* [DATASET]:
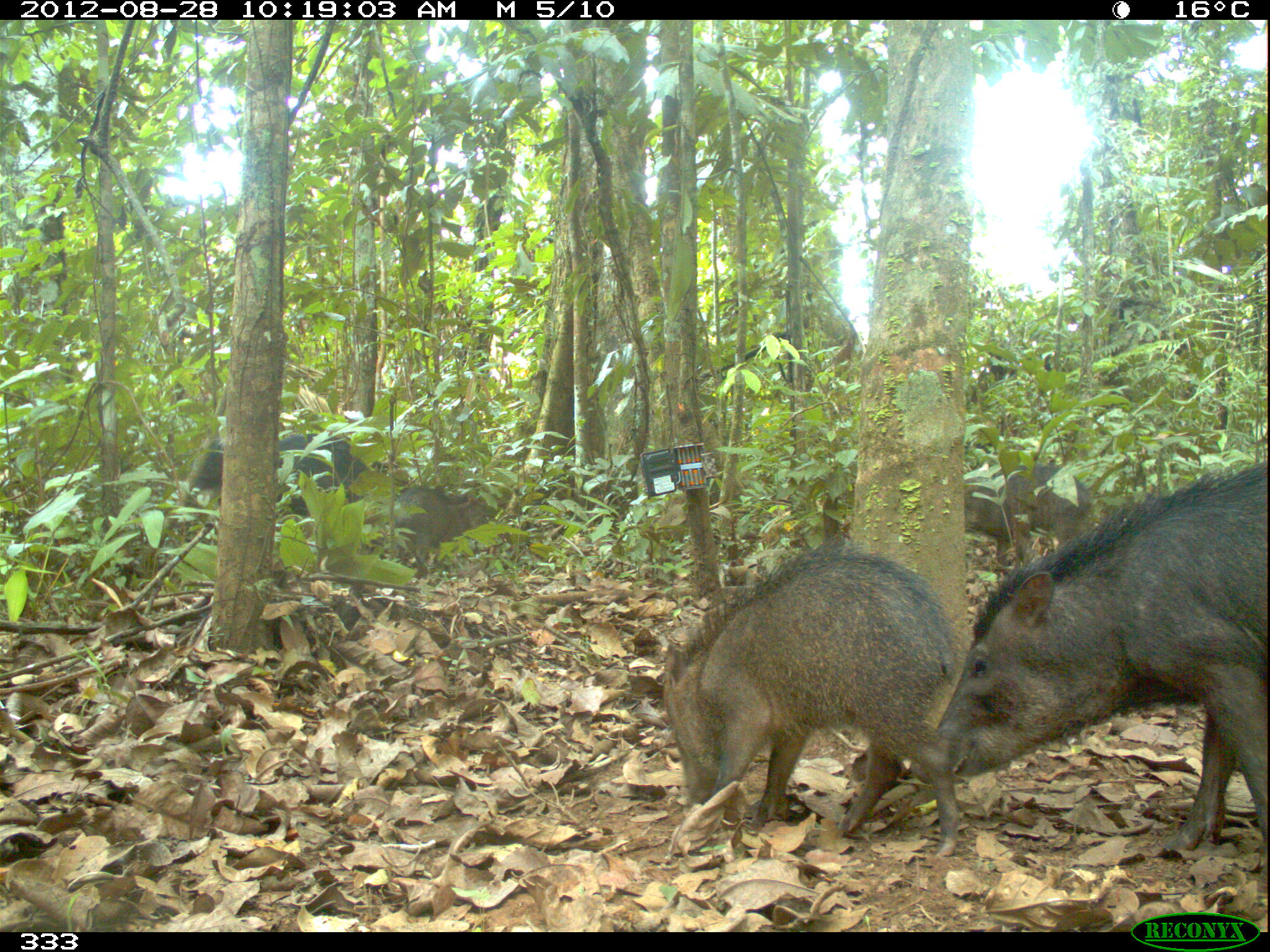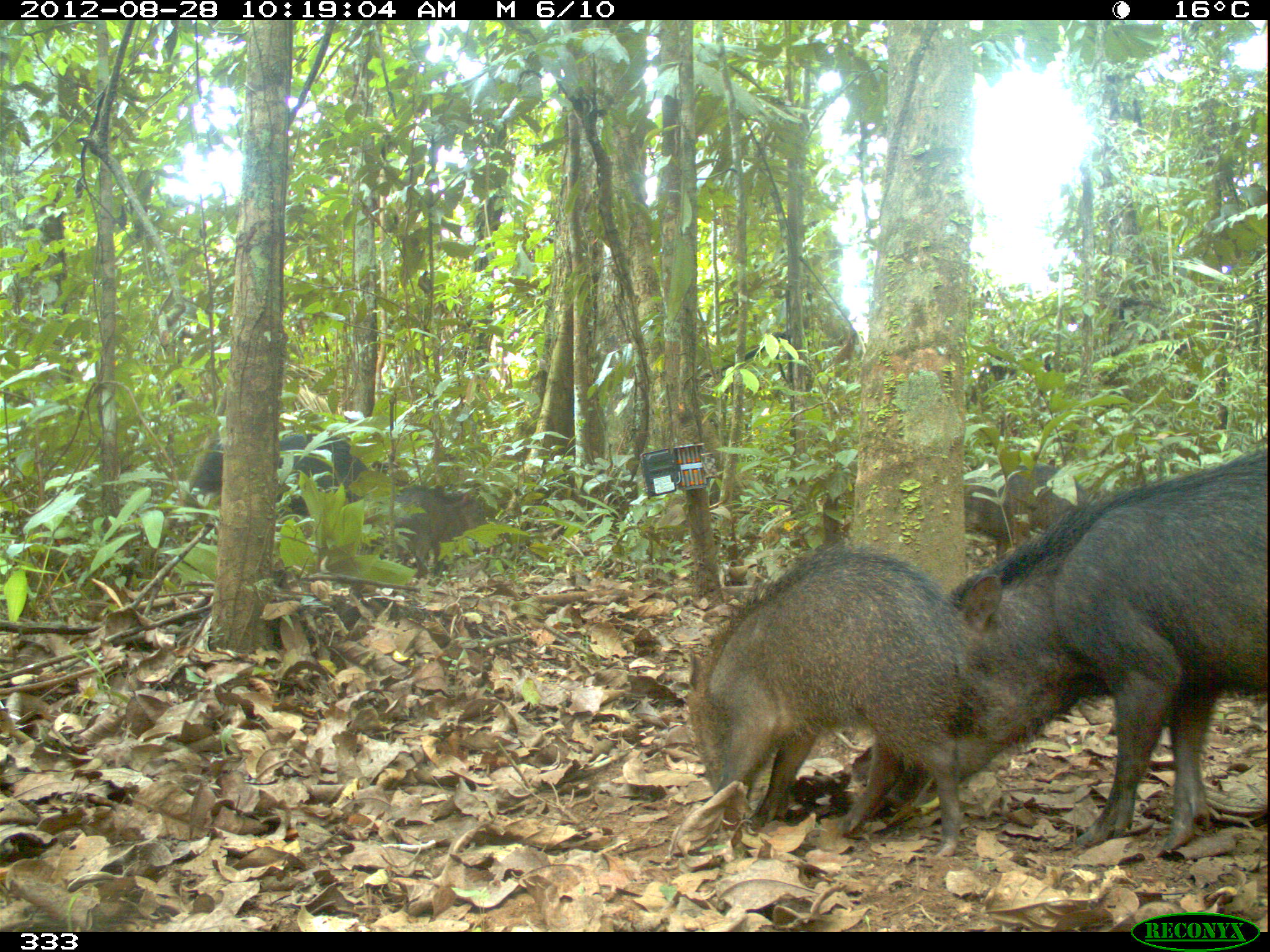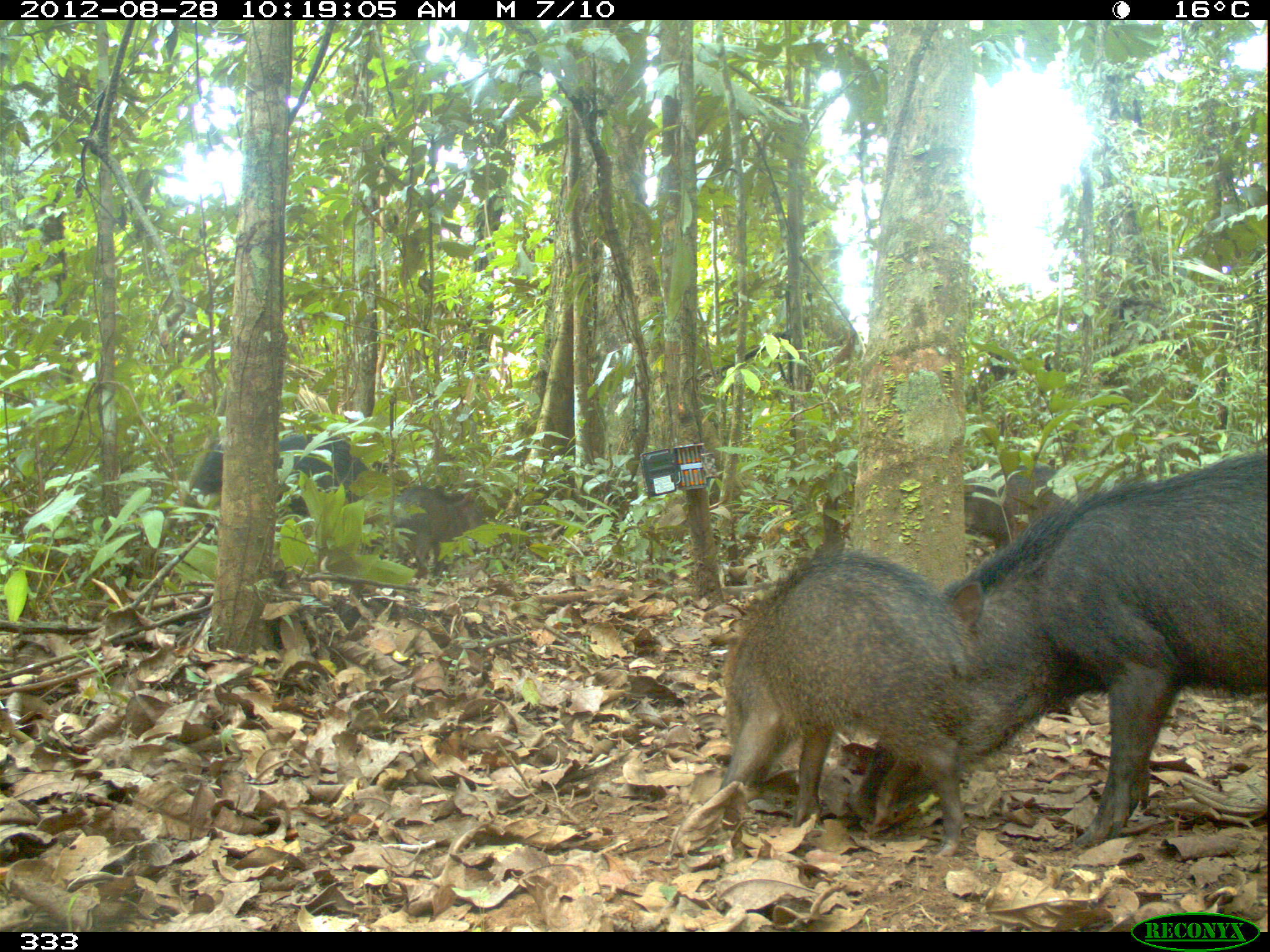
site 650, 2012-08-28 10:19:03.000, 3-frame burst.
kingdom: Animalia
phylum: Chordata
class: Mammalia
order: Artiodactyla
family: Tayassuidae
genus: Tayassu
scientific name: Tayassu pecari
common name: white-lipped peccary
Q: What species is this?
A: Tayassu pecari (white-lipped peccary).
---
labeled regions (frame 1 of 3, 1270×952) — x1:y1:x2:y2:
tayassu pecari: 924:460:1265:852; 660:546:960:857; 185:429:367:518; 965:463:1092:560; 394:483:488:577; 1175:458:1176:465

* [PROBLEM TO SOLVE]: Output all of the listing above, exactly as given, but without its pictures.

* [ANSWER TO THE EXERCISE]:
site 650, 2012-08-28 10:19:03.000, 3-frame burst.
kingdom: Animalia
phylum: Chordata
class: Mammalia
order: Artiodactyla
family: Tayassuidae
genus: Tayassu
scientific name: Tayassu pecari
common name: white-lipped peccary
Q: What species is this?
A: Tayassu pecari (white-lipped peccary).
---
labeled regions (frame 1 of 3, 1270×952) — x1:y1:x2:y2:
tayassu pecari: 924:460:1265:852; 660:546:960:857; 185:429:367:518; 965:463:1092:560; 394:483:488:577; 1175:458:1176:465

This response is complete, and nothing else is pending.